His workforce handled the mice with nintedanib, a comparatively new drug for idiopathic pulmonary fibrosis, and it seems to assist, Boucher says. The FDA accepted the drug in 2020 to deal with power fibrosing (scarring), one of many first remedies for the situation.
In earlier work, Iwasaki and colleagues, together with epidemiologist Mady Hornig, MD, of Columbia University, additionally checked out unexplained post-infection syndromes.
“Certain acute infections have long been associated with an unexplained chronic disability in a minority of patients,” they write in Nature Medicine. “These post-acute infection syndromes represent a substantial health care burden, but there is a lack of understanding of the underlying mechanisms, representing a significant blind spot in the field of medicine.”
That could also be altering with analysis into lengthy COVID, Hornig says. “The pandemic is one of those turning points,” she says.

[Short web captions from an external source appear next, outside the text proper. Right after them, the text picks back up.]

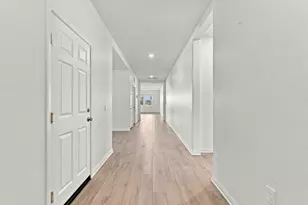 25866 Holw Pt Ct, Homeland, CA 92548 - Photo 2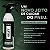 DELET 500ML- limpador de alta performance Vonixx - Imagem 3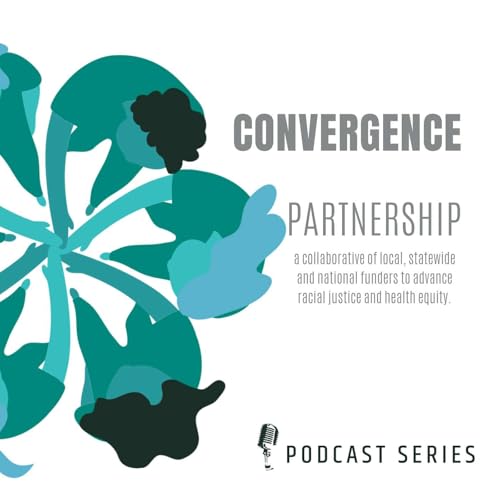 TikTok, Transit, and Transformation: How Elevated Chicago is Fighting for Transit Equity Titelbild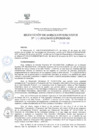Vista preliminar de documento CXP64ovXdr3OXIBFiORUDme80IWsSa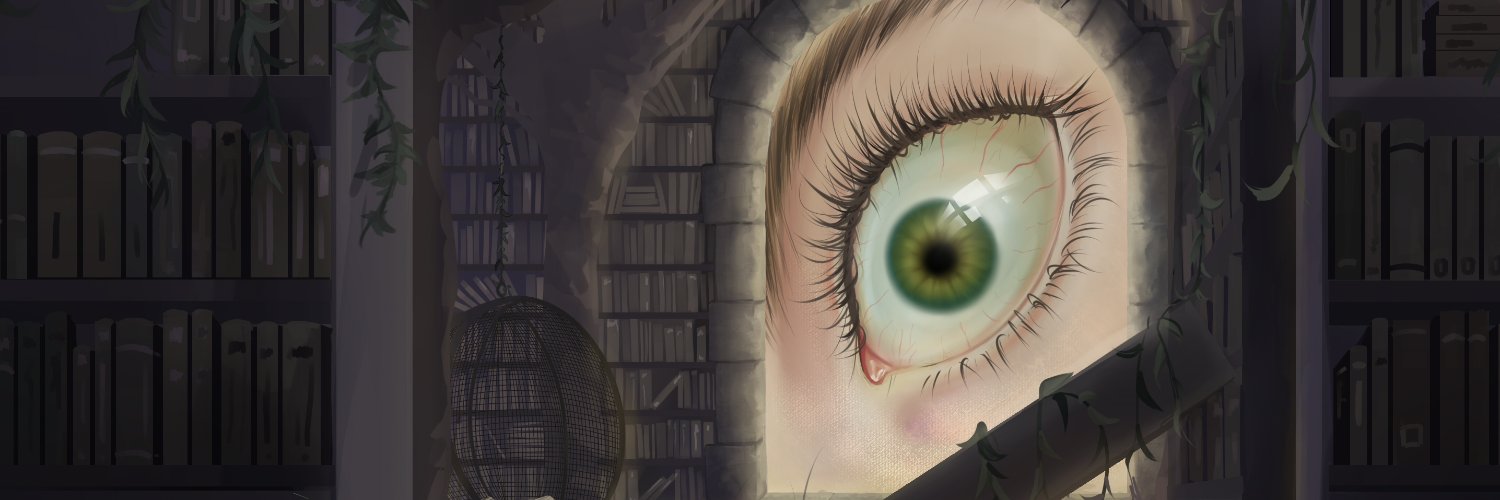 raaloce's profile banner image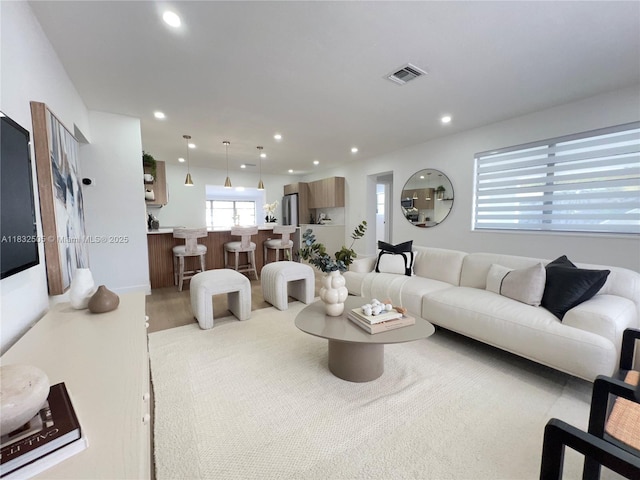 515 NW 30th Ter, Fort Lauderdale, FL 33311 - photo 5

The sheer variety of sufferers and the prospect to observe them will supply solutions about these syndromes, she says. “We have at least some acknowledgment that there is the possibility of a range of disabling features that can affect a wide range of organ systems,” she says.

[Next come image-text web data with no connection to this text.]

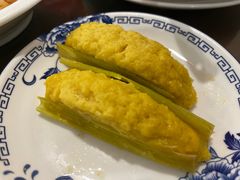 -飞虹鱼馆(春华路店)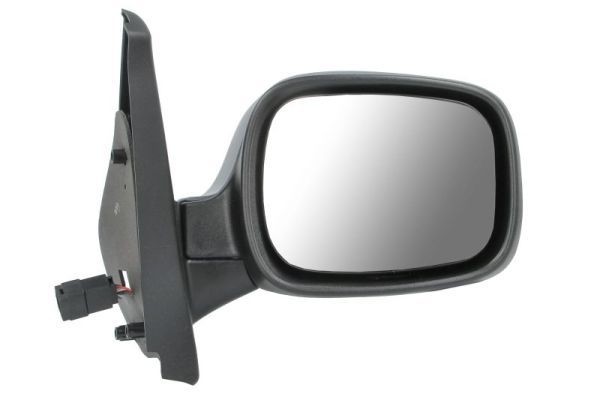 BLIC 5402-04-9221172P Exterior Mirror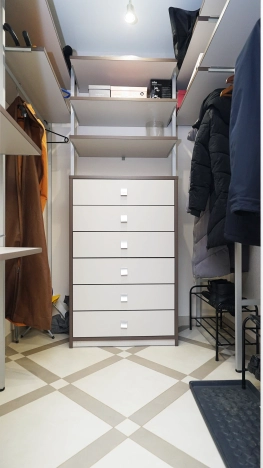 Купить квартиру у метро Аметьево в Казани. Вариант № 10065711, 7, площадь -  квм, цена 17200000 рублей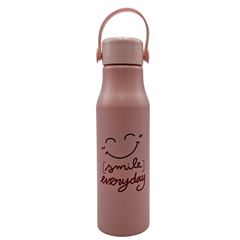GARRAFA TERM 600ML 26678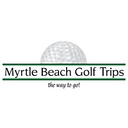 River Hills Golf & Country Club logo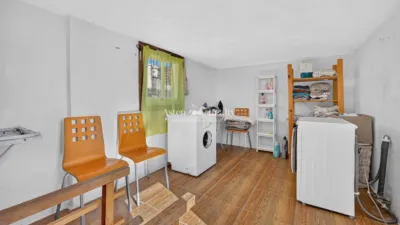 House on Calle de las Vistas, 50 photo 21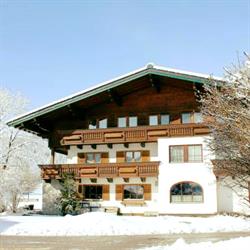 Landhaus Huber Grünwald Appartement, Altenmarkt im Pongau Öffnungszeiten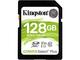 128GB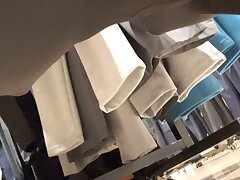 thankyou-02 Epic Sex Marathon-5 Stars Clash in Ultimate Porn Showdown!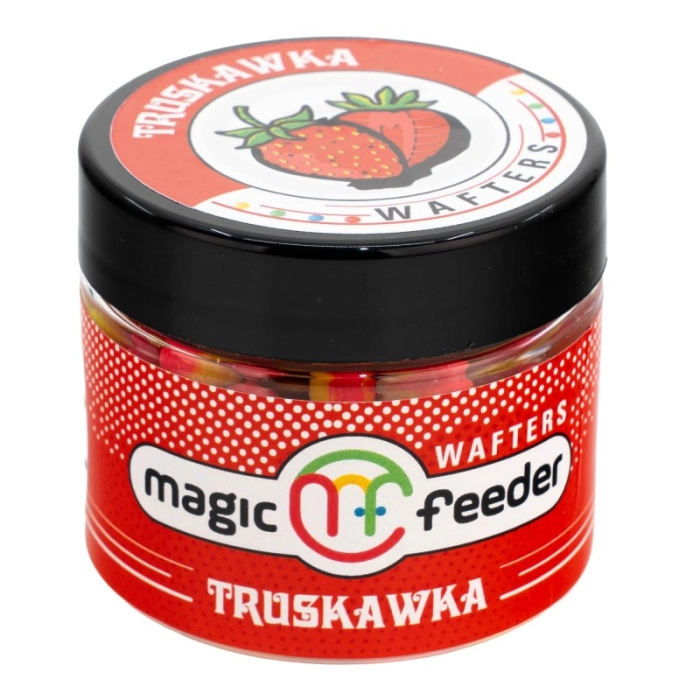 MAGIC WAFTERS TRUSKAWKA 50ML
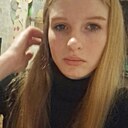 Рина, 24 года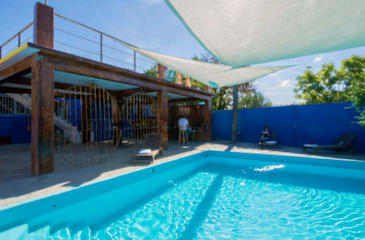 Photos of Ocean Tigers Dive House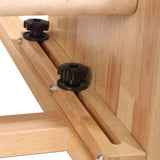 Ladder Barrel IRONSIDE Pilates Pilates IRONSIDE FITNESS CANADA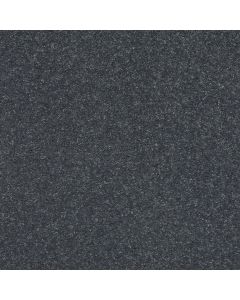 Shaw WELL GROUNDED II 15 Iron Carpet - SH-5E317-00501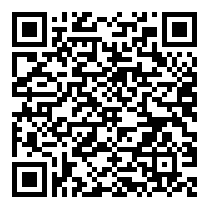 QR Code https://stage.principocket.com/en/events/875607d0795ab423e1727c77d15ec1b5-Concerto-sinfonico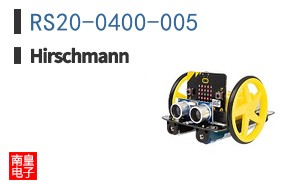 RS20-0400-005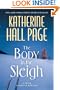 The Body in the Sleigh: A Faith Fairchild Mystery (Faith Fairchild Mysteries)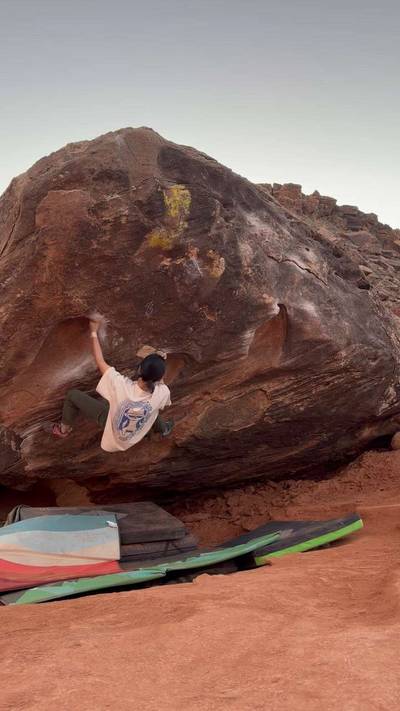 The Ugly Duckling v6, Moe's Valley - Beta Video from crystal_y_y
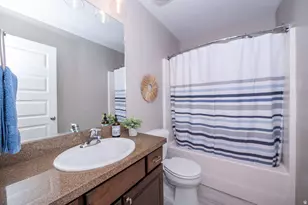 936 W Spring Creek Ln, Farmington, UT 84025 - Photo 22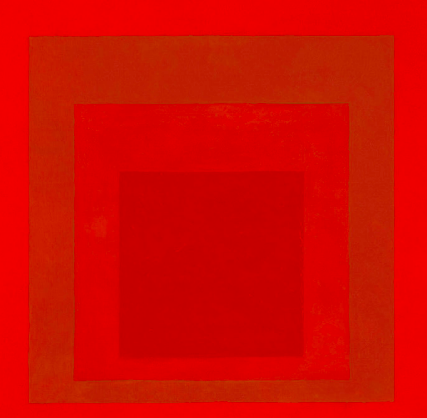 Mnuchin Gallery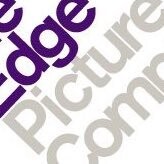 The Edge Picture Company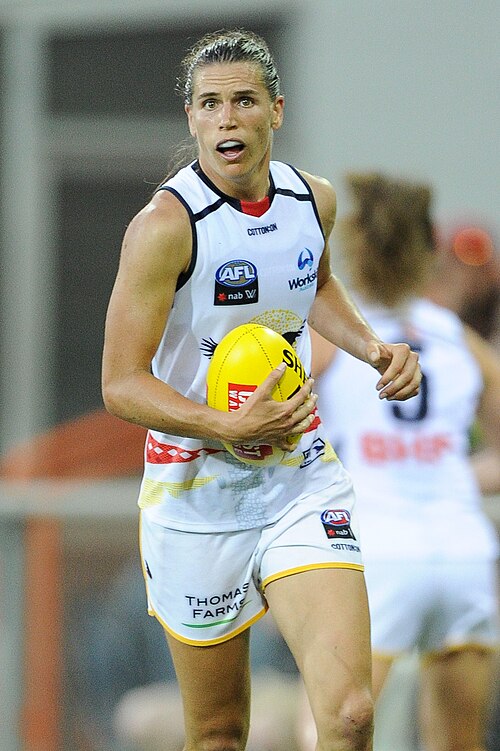 File:Chelsea Randal 2018.jpg
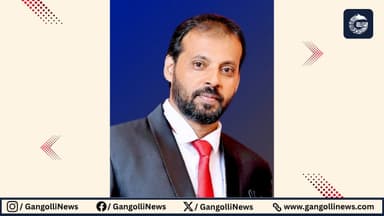 ಛತ್ತೀಸ್‌ಗಢದಲ್ಲಿ ಕ್ರೈಸ್ತ ಸನ್ಯಾಸಿನಿಯರ ಬಂಧನ: ಕಥೊಲಿಕ್ ಸಭಾ ಉಡುಪಿ ಖಂಡನೆ, ತಕ್ಷಣ ಬಿಡುಗಡೆಗೆ&nbsp;ಆಗ್ರಹ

What stays unknown, Hornig says, is the diploma to which particular pathogens create crucial variations within the particular person’s persistent signs.
For instance, she believes that ME/CFS has a number of causes, and he or she has been investigating the issues which may be at play. While about 75% of sufferers with ME/CFS report a triggering an infection, the remaining don’t.
Another principle is that small blood clots – blood clots are an indicator of extreme COVID-19 an infection – is likely to be the foundation of among the signs of lengthy COVID.
VanElzakker from Mass General Brigham says analysis into that principle nonetheless must be repeated, however he could be shocked if the blood clots weren’t concerned.
For now, at lengthy COVID clinics nationwide, well being care professionals are treating the signs with out ready for proof of a trigger. Research into precisely what triggers the cascade of occasions affords the hope of latest remedies. Studies are underway worldwide. The Biden administration pledged assist for expanded analysis in April.